== EXERCISE INPUTS

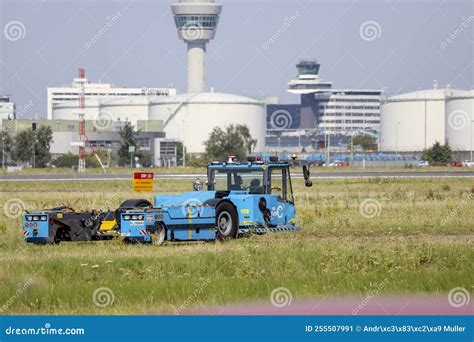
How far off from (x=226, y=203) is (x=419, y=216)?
10569mm

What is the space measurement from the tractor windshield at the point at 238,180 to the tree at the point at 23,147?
12942 cm

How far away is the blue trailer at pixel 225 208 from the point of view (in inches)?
1041

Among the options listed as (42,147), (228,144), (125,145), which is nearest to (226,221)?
(42,147)

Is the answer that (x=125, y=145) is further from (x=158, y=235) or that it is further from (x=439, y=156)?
(x=158, y=235)

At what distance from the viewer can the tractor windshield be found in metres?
29.5

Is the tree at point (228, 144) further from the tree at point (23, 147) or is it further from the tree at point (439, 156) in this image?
the tree at point (439, 156)

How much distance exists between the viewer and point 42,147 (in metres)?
159

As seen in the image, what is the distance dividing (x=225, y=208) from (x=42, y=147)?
13414cm

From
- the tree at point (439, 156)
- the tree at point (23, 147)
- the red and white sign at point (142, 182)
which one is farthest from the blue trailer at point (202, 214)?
the tree at point (439, 156)

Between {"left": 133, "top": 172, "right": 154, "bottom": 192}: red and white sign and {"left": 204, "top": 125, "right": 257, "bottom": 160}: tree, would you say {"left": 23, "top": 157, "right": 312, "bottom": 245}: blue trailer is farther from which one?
{"left": 204, "top": 125, "right": 257, "bottom": 160}: tree

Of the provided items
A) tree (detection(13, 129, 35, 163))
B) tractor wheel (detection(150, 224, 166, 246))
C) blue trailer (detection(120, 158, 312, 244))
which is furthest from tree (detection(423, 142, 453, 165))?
tractor wheel (detection(150, 224, 166, 246))

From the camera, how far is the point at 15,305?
18531 mm

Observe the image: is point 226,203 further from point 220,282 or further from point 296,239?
point 220,282

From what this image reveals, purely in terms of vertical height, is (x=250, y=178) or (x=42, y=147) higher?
(x=42, y=147)
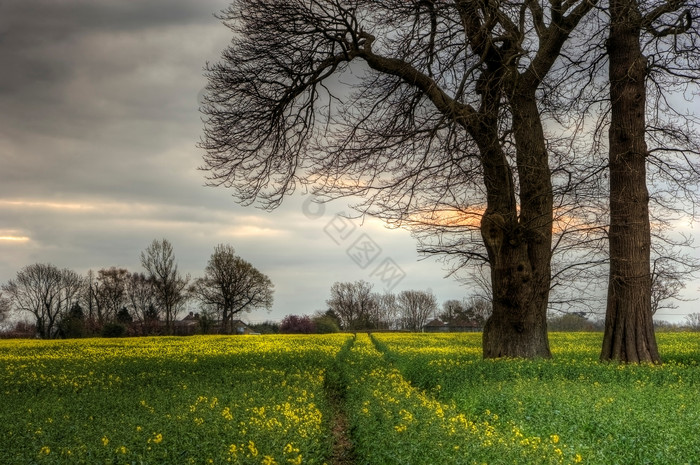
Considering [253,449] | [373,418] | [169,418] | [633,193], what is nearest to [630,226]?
[633,193]

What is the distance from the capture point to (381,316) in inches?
4085

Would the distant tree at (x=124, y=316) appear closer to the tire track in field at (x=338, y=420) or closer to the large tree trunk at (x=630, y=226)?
the tire track in field at (x=338, y=420)

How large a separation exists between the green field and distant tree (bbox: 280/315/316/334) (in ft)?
223

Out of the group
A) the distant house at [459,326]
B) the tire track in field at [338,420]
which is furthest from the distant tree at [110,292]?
the tire track in field at [338,420]

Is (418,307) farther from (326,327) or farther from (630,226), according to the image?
(630,226)

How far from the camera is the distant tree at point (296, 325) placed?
83.7 metres

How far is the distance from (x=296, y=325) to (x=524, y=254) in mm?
70054

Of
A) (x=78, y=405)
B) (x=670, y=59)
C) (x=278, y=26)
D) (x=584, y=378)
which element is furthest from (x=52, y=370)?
(x=670, y=59)

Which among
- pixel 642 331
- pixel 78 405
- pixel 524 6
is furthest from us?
pixel 642 331

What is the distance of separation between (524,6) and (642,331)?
944 centimetres

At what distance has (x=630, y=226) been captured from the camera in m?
17.7

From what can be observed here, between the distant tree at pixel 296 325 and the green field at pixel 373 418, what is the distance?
6787cm

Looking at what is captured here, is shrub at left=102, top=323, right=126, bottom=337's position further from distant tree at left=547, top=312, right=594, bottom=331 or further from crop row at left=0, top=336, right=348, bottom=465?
distant tree at left=547, top=312, right=594, bottom=331

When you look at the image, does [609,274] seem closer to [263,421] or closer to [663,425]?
[663,425]
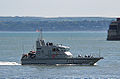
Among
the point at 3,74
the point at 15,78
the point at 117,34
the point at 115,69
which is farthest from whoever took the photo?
the point at 117,34

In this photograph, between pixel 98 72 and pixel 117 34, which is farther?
pixel 117 34

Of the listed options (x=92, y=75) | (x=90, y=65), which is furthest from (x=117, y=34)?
(x=92, y=75)

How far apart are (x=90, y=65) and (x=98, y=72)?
8591 millimetres

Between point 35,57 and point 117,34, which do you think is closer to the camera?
point 35,57

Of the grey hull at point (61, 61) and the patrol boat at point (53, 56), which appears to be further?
the grey hull at point (61, 61)

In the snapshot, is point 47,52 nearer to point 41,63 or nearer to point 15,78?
point 41,63

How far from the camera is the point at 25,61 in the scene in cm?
8412

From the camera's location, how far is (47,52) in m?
83.6

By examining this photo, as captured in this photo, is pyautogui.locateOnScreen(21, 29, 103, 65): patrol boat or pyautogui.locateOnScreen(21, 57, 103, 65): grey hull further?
pyautogui.locateOnScreen(21, 57, 103, 65): grey hull

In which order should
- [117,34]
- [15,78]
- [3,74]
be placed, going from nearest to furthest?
[15,78]
[3,74]
[117,34]

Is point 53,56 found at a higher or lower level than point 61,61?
higher

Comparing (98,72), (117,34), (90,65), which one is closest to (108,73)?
(98,72)

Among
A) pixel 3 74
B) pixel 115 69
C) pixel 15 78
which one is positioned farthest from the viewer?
pixel 115 69

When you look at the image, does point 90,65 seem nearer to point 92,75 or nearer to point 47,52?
point 47,52
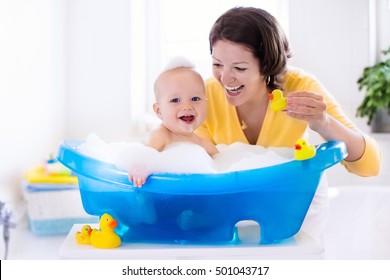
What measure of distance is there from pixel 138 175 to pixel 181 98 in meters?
0.22

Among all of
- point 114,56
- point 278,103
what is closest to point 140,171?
point 278,103

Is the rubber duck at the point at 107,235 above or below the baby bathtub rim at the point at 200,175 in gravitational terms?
below

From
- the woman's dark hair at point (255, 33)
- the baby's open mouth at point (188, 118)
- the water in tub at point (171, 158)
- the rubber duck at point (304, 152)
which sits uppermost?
the woman's dark hair at point (255, 33)

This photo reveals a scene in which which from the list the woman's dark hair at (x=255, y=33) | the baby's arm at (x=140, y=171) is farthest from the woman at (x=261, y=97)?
the baby's arm at (x=140, y=171)

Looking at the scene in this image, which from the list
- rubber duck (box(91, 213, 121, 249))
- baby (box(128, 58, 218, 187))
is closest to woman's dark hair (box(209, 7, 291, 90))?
baby (box(128, 58, 218, 187))

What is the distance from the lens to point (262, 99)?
1.00m

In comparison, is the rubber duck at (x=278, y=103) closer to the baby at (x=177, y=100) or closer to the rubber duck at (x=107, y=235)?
the baby at (x=177, y=100)

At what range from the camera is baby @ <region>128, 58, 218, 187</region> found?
81cm

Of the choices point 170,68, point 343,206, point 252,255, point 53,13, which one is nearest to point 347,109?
point 343,206

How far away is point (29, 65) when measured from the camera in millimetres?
1520

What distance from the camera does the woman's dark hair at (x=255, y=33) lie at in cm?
89

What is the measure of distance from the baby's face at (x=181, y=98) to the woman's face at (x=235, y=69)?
79 millimetres

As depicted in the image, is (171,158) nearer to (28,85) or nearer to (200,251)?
(200,251)

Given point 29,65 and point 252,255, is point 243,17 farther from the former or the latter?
point 29,65
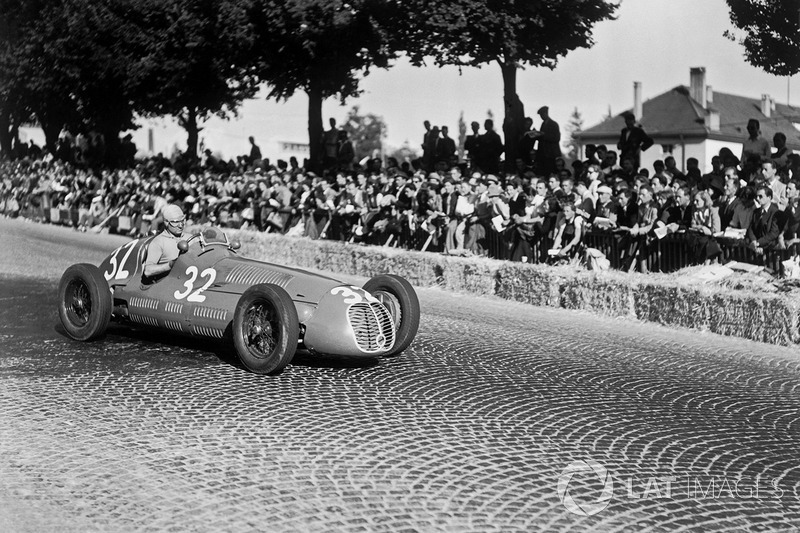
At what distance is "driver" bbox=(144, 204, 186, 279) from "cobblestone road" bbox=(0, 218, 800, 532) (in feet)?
2.49

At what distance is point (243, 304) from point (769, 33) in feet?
64.2

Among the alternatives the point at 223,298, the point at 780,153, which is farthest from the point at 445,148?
the point at 223,298

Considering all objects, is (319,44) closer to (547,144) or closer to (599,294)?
(547,144)

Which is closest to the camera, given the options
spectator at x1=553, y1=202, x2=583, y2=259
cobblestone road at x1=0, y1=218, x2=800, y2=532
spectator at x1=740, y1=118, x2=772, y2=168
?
cobblestone road at x1=0, y1=218, x2=800, y2=532

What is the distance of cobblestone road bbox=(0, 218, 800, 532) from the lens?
190 inches

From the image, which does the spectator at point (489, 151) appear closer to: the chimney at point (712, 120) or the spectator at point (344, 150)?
the spectator at point (344, 150)

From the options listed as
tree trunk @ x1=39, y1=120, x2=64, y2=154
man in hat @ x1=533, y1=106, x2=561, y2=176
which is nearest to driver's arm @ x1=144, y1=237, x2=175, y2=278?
man in hat @ x1=533, y1=106, x2=561, y2=176

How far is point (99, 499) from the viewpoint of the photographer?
4.92 m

====

▸ **PROMPT**
Please write out the rows from the line with "What is the distance of cobblestone" through the end of the rows, substituting "smokestack" for "chimney" and leaving everything else unchanged.

▸ **RESPONSE TO THE TASK**
What is the distance of cobblestone road bbox=(0, 218, 800, 532) from the lens?
190 inches

From the image, which does the spectator at point (489, 151) appear closer to: the smokestack at point (712, 120) or the spectator at point (344, 150)?
the spectator at point (344, 150)

From the options listed as
tree trunk @ x1=39, y1=120, x2=64, y2=154
man in hat @ x1=533, y1=106, x2=561, y2=176
which is nearest to driver's arm @ x1=144, y1=237, x2=175, y2=278?
man in hat @ x1=533, y1=106, x2=561, y2=176

How far is point (99, 499) from the viewpoint of the photographer?
4.92 m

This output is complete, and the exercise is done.